Both Disney and WarnerMedia are spending heavily on their streaming services. The Marvel Entertainment content for Disney+ costs as much as $15 million per episode, people familiar with the matter said. A few years ago, an expensive TV show cost $5 million per episode. The Disney family shows earmarked for the streaming service are more expensive than what the company spends for programs on its Disney Channel and Freeform outlets, says one executive whose company has a show on Disney+.
‘Three Is the New Five’
It’s always been tough to create long-running shows in television, but under the new economics of Hollywood it will get even tougher.

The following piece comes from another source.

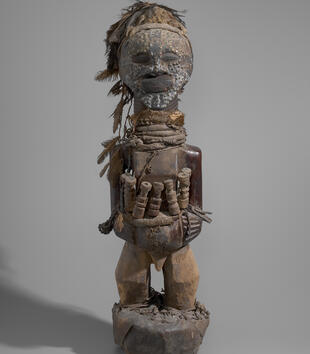 The face of a wooden figure is decorated with small, rounded pieces of brass. The figure wears a feather headdress and its neck is carved with rings. With hands clasped at its abdomen, it cradles smaller human figurines close.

There won’t be financial incentives to get up to 100 episodes. The old ideal of at least five seasons, with 22 episodes per season, is becoming a thing of the past.
“Now it feels like three is the new five and 10 is the new 22,” said Mr. Schwartz.
Some producers say that from a creative standpoint, they prefer the flexibility of doing fewer episodes. “I would rather work in the 10-episode medium for the rest of my career. It gives a novelistic approach to the telling of it,” said Janine Sherman Barrois, a veteran producer and showrunner of the TNT drama “Claws” whose upcoming HBO Max show “Crime Farm” attracted Nicole Kidman as an executive producer.
Ms. Cuoco has a production deal with Warner Bros., which made “The Big Bang Theory” for CBS and is also part of WarnerMedia. In a sign of how projects can move around within the big conglomerates, she thought of “The Flight Attendant” for TNT, a WarnerMedia cable channel, and brought it to Sarah Aubrey, the executive in charge of programming there. When Ms. Aubrey was tapped to oversee content for HBO Max, the project went with her.
She knows the chances of repeating the success of “Big Bang Theory,” which was TV’s No. 1 show for years, are slim, in part because the industry has changed so much and there is so much competition for viewers.
I don’t think that sort of situation, that kind of money, that kind of attention for 12 years is even possible,” said Ms. Cuoco, who got her start 25 years ago in an episode of ABC’s “My So-Called Life.”
She said there is something “very enticing about being on the ground floor” with the HBO Max service, though she still plans to be in the mix when broadcast TV shows are being cast in the spring. “I need to be out for pilot season,” she said.